As mentioned in the Conclusions chapter, kernicterus has many different definitions. Reaching a national consensus in defining this entity, as in the model suggested by Johnson, Bhutani and Brown (2002), will also help in formulating a valid comparison of different databases.

Kernicterus, in general, is associated with high bilirubin level (greater than 20 mg/dl). Without good prevalence and incidence data on hyperbilirubinemia and kernicterus, one would not be able to estimate the risk of kernicterus at a given bilirubin level. Making extreme hyperbilirubinemia and kernicterus a reportable condition would be a first step in that direction.

As kernicterus is infrequent, doing a case control study with kernicterus may help to delineate the role of bilirubin in the development of kernicterus. The necessity of multicenter cooperation is evident. One may have to rely on animal experiments to seek proof that bilirubin is the etiologic agent in kernicterus. It is important to seek other factors that may act in concert with bilirubin to cause kernicterus. Fundamental research on the blood brain barrier will likely yield useful additional data.

It is also clear that an absolute bilirubin level is insufficient by itself to predict long-term neurodevelopmental outcome. The data summarized in this report suggests that using conventional measures of bilirubin to study the effect on neurodevelopment will continue to yield conflicting results. Duration of hyperbilirubinemia and measures of bilirubin binding may provide a better approximation of the effect of bilirubin exposure on the central nervous system. Using hour-specific bilirubin, documenting length of exposure and employing laboratory-proven methods to measure bilirubin-albumin binding may therefore yield a more useful profile of bilirubin. These factors merit further investigation.

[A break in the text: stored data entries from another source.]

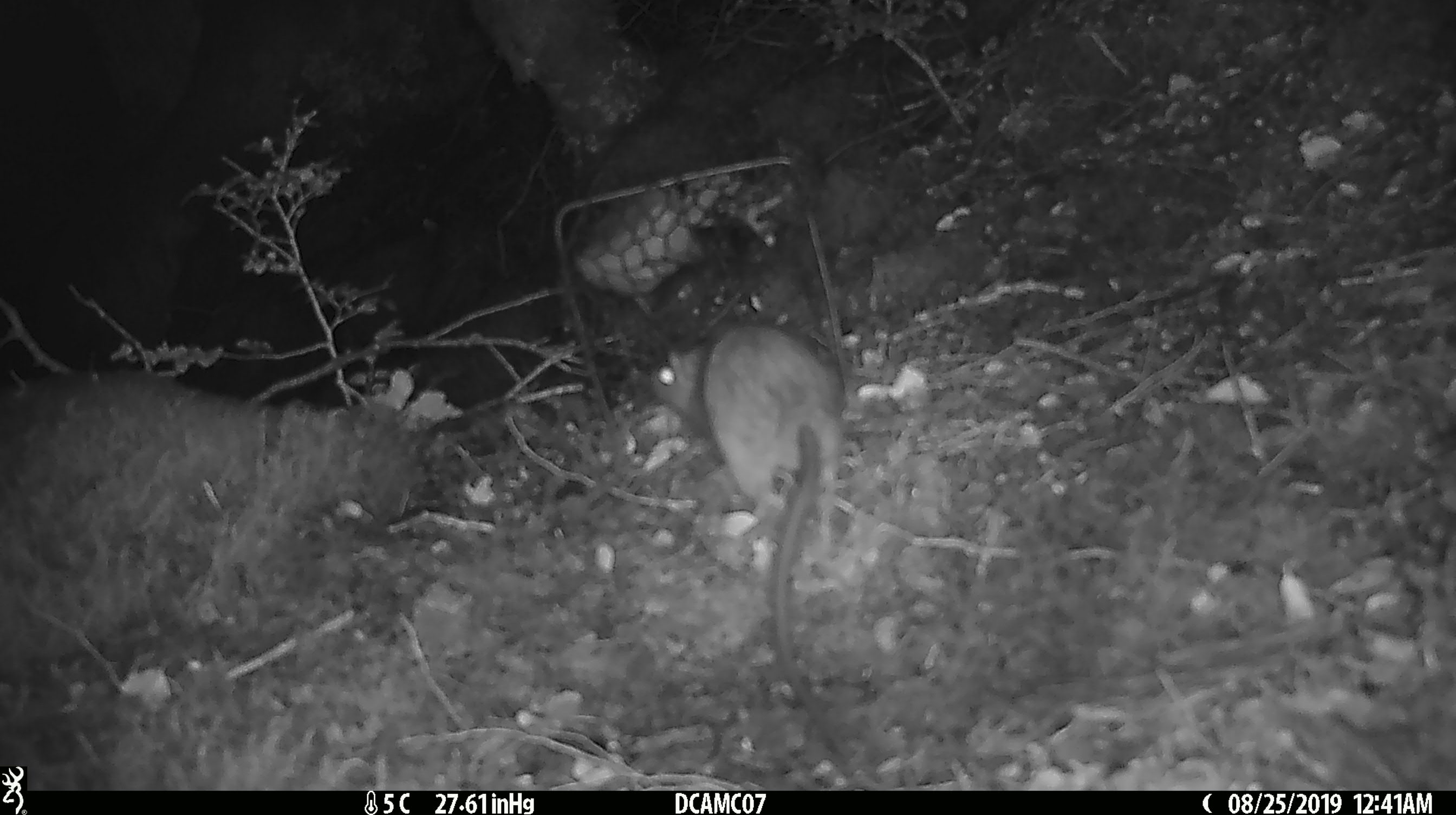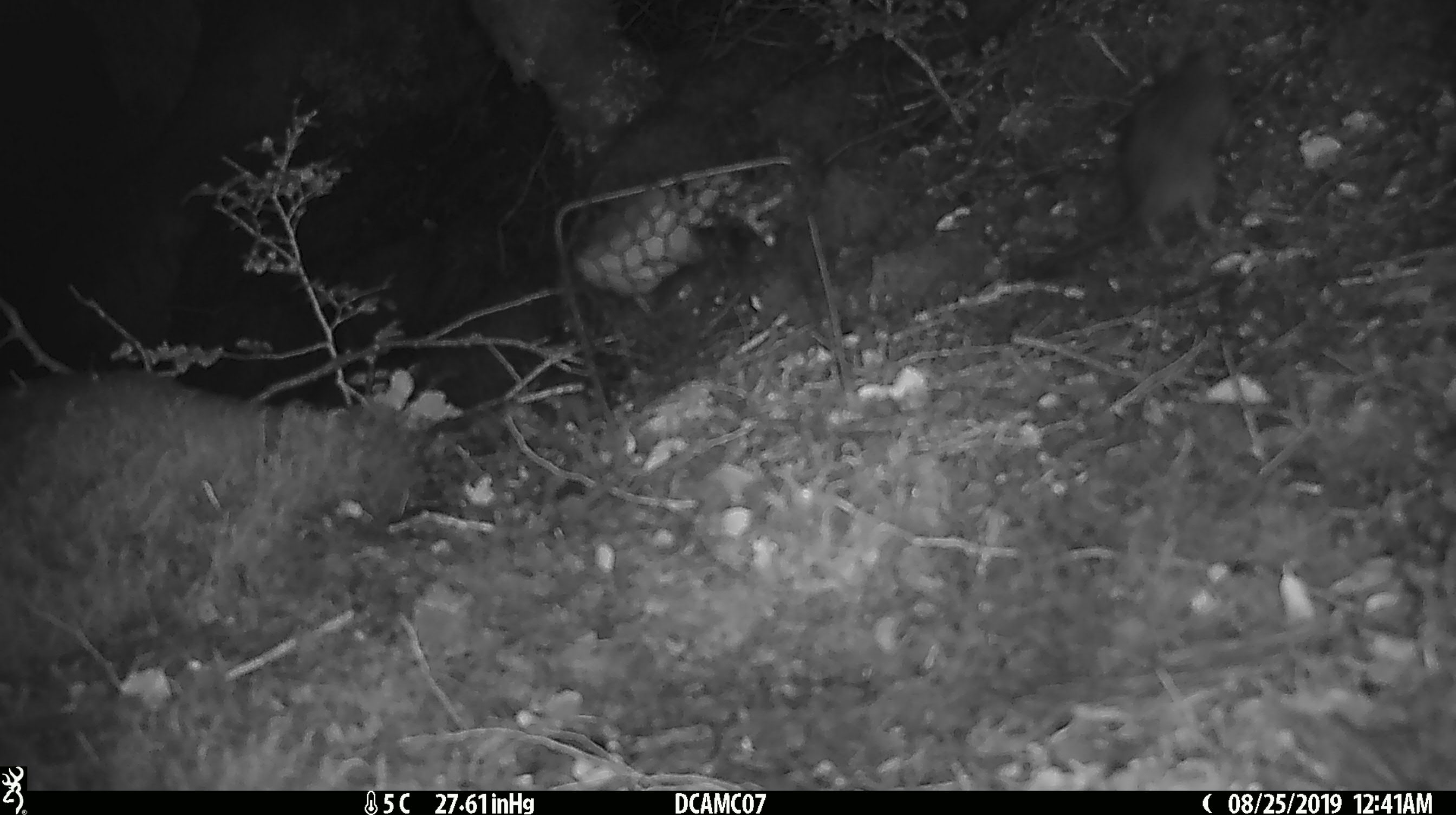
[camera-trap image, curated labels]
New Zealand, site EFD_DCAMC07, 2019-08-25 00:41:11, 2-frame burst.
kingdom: Animalia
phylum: Chordata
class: Mammalia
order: Rodentia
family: Muridae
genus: Rattus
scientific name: Rattus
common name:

One area for further research would be the validation of an age-specific (by hour) nomogram for TSB in healthy full term infants, with evaluation of potential differences by gender, race and ethnicity, as well as prenatal, natal and postnatal factors. Once established, use of the 95^th percentile to define clinically significant jaundice would provide uniformity across studies. This would be analogous to the use of age-specific systolic and diastolic blood pressure to define hypertension and age-specific body mass index to define overweight and obesity in children. Validation of a standardized TSB nomogram as discussed above would either incorporate these potential differences or result in the development of population-specific nomograms if differences were significant. This would be analogous to the use of population-specific growth charts for weight and height percentiles in children.

New technological advances in the transcutaneous measurement of bilirubin, such as the Bilicheck™ and Colormate III (that have the ability to correct for skin color effects and hemoglobin) have been introduced and appear promising. Future research should validate these initial findings in diverse clinical populations and address issues that might affect performance such as race, gestational age, age at measurement, phototherapy, sunlight exposure, feeding, and accuracy as screening instruments and for ongoing monitoring of jaundice. Additionally, studies should address cost effectiveness and reproducibility in actual clinical practice. Given the inter-laboratory variability of measurements of TSB (Gourley, 1999; Schreiner and Glick, 1982; Vreman, Verter, Oh, et al., 1996), future studies using HPLC should be used as the reference standard along with the routine laboratory methods of TSB in use when evaluating noninvasive measures of bilirubin.